#### [Data shown]
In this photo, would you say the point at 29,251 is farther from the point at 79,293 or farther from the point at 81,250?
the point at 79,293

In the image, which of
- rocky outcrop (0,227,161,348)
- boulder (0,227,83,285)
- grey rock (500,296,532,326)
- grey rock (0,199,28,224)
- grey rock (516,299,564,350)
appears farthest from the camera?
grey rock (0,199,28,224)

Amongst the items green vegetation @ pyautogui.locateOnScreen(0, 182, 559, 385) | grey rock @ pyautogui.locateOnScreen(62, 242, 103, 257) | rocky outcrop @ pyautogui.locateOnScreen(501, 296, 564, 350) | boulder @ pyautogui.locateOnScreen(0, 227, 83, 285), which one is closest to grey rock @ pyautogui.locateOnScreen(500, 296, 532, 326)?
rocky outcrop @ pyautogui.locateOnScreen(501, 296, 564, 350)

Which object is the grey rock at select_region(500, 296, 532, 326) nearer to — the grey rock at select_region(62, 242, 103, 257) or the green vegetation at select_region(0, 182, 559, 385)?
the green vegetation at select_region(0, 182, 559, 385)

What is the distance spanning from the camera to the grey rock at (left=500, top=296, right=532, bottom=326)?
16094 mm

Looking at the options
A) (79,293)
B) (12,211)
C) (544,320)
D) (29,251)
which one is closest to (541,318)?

#### [Task objective]
Your task is to output all of the data above word for word.

#### [The answer]
In this photo, would you say the point at 29,251 is farther from the point at 79,293 or farther from the point at 81,250?
the point at 79,293

In the image, which of
- rocky outcrop (0,227,161,348)
- boulder (0,227,83,285)
- grey rock (500,296,532,326)
- grey rock (0,199,28,224)
- grey rock (516,299,564,350)
appears farthest from the camera?
grey rock (0,199,28,224)

Amongst the items green vegetation @ pyautogui.locateOnScreen(0, 182, 559, 385) | grey rock @ pyautogui.locateOnScreen(62, 242, 103, 257) | rocky outcrop @ pyautogui.locateOnScreen(501, 296, 564, 350) | boulder @ pyautogui.locateOnScreen(0, 227, 83, 285), which one is closest to grey rock @ pyautogui.locateOnScreen(500, 296, 532, 326)?
rocky outcrop @ pyautogui.locateOnScreen(501, 296, 564, 350)

Which object is the grey rock at select_region(500, 296, 532, 326) nearer to — the grey rock at select_region(62, 242, 103, 257) or the green vegetation at select_region(0, 182, 559, 385)?
the green vegetation at select_region(0, 182, 559, 385)

What is the distance spanning from the camera to the grey rock at (left=500, top=296, right=532, bottom=326)?
16094 mm

Looking at the options
A) (79,293)
B) (12,211)
C) (544,320)
D) (29,251)
which one is closest to (541,318)?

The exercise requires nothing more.